A Second World War pilot’s group of six awarded to Flying Officer R. W. Barton, Royal Canadian Air Force, who flew operationally in Whitleys of No. 58 Squadron and Halifaxes of No. 405 Squadron in the period October 1941 to August 1942 - on one occasion, while taking evasive action from an enemy night fighter during a raid on Bremen, he stood on his seat to pull his aircraft out of a spin ‘while everything loose in the aircraft flew in all directions’

1939-45 Star; Air Crew Europe Star; Defence and War Medals 1939-45, silver, M.I.D. oak leaf; Canadian Voluntary Service Medal 1939-45, with overseas clasp; Canadian Forces Decoration, G.VI.R., 2nd issue, with Second Award Bar (Sgt. R. W. Barton), generally good very fine (6) £300-350

Ruggles Wilson Barton was born in Low, Quebec, in April 1913, but was residing in Ottawa at the time of his enlistment in the Royal Canadian Air Force in September 1939.

Qualifying for his “Wings” in June 1941, he was embarked for England in the following month, where he was posted to No. 58 Squadron, a Whitley unit, in which capacity he flew operationally as a 2nd Pilot in the period October to December - thus sorties to Nurnberg, Kiel, Essen, and two trips to Hamburg. Appointed a 1st Pilot in January 1942, he went on to attack targets in France, in addition to Wilhelmshaven and Emden, and was advanced to Flight Sergeant.

Posted to No. 405 Squadron, a Halifax unit operating out of Pocklington, that May, he flew further sorties to such targets as Duisburg, Hamburg and Bremen, and it was in the course of a strike against the latter city in June that his aircraft was attacked by an enemy night fighter - squadron records state:

‘At 0142 hours while 15,000 feet, approached from starboard quarter astern below by E./A. which closed and fired two bursts of tracer passing beneath our aircraft.
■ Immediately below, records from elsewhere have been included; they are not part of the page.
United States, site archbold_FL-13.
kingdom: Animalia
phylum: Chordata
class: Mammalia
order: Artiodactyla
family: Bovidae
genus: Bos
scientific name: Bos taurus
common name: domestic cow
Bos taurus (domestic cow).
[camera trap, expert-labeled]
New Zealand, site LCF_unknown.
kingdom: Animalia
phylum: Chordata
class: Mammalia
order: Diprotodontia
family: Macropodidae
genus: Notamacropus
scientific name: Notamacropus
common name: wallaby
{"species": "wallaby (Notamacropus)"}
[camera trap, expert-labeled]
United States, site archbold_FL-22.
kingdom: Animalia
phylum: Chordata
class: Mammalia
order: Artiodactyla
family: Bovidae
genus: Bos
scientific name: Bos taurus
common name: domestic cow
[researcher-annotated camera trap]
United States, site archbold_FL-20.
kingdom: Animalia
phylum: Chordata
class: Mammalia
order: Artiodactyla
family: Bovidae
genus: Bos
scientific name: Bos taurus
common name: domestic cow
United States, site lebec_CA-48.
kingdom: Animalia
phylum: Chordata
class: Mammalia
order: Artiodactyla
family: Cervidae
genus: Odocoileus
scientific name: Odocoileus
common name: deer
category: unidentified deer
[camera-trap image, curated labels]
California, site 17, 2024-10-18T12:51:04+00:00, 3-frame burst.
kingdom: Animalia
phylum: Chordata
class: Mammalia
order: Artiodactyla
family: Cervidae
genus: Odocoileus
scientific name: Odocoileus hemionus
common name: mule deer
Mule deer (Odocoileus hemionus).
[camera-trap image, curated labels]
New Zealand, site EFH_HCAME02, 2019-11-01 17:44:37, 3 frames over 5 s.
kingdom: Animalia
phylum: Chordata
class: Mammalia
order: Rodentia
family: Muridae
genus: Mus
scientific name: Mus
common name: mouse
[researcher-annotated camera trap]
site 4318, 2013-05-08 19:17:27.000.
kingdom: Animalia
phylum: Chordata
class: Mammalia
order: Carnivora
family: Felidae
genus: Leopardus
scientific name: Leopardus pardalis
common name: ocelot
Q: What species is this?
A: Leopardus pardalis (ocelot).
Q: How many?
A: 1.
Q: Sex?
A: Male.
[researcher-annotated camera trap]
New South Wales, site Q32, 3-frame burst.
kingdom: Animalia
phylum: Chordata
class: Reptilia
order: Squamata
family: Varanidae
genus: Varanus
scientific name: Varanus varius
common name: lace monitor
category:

Took steep turn to starboard, and rear and upper turrets were rotated at the same time which caused the aircraft to turn on its back. Captain managed to right our aircraft at 10,000 feet.’

According to accompanying research, a news despatch was released in respect of the story, in which Barton is credited with having stood on his pilot’s seat in order to get the bomber back on the straight and narrow - ‘it was his 13th sortie and third with No. 405. Earlier he had made a forced landing with one wheel down and also been thrown clear of a bomber following another crash.’

Subsequently employed as an instructor, Barton was commissioned as a Pilot Officer in June 1944 and advanced to Flying Officer at the end of the same year, and he was mentioned in despatches (
London Gazette 4 June 1945, refers).

Re-embarked for Canada in early 1945, he was appointed an N.C.O. in the R.C.A.F. after the War, and was still serving as a Warrant Officer in the mid-1960s. He died in London, Ontario in October 1989; sold with copied service record and O.R.B. entries.